(DATA FOR THIS EXERCISE)
§ §

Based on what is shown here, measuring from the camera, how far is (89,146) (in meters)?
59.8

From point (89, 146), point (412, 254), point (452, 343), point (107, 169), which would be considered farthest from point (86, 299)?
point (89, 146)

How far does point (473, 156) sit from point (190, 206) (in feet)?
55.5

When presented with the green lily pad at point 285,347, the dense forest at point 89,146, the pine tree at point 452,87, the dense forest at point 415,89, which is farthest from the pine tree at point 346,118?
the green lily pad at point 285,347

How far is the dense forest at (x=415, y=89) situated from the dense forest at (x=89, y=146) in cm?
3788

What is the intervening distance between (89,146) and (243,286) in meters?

§ §

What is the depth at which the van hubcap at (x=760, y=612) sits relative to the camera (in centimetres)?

§ §

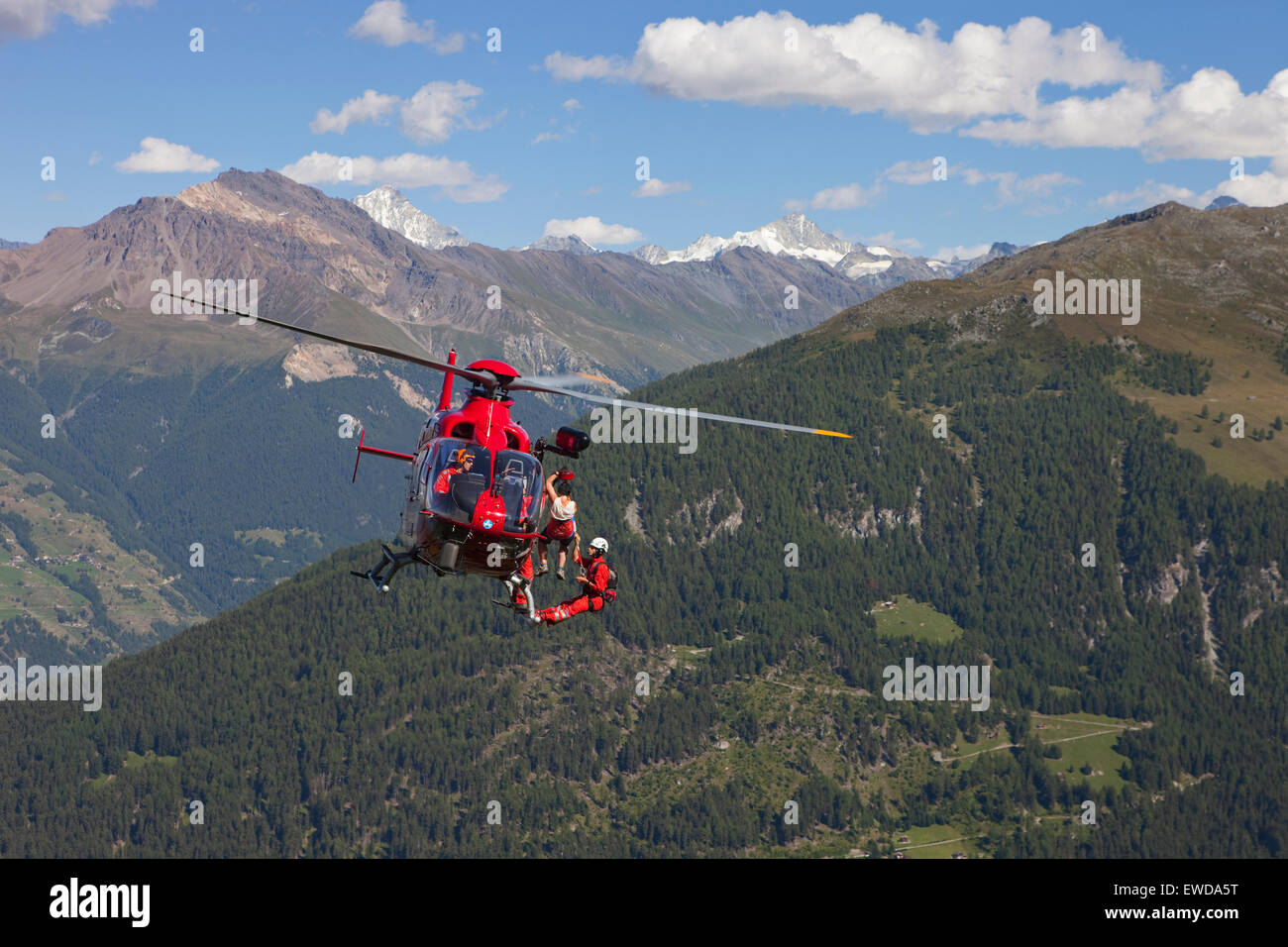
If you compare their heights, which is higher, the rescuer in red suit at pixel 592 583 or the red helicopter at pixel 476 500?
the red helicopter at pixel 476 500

§ §

Repeat the rows from the line with "Based on what" up to and including the line with "What is the intervening", word for word.

Based on what is shown here, measuring from the camera, how far is (89,146) (in meters)?
59.8

From point (89, 146), point (412, 254), point (452, 343), point (107, 169), which would be considered farthest from point (86, 299)?
point (89, 146)

How far does point (473, 156) sit from point (190, 206) (in feet)?
55.5

When presented with the green lily pad at point 285,347, the dense forest at point 89,146, the pine tree at point 452,87, the dense forest at point 415,89, which is farthest from the pine tree at point 346,118?
the green lily pad at point 285,347

How far is the dense forest at (x=415, y=89) situated from the dense forest at (x=89, y=146) in cm?
3788

What is the intervening distance between (89,146) and (243,286) in meters?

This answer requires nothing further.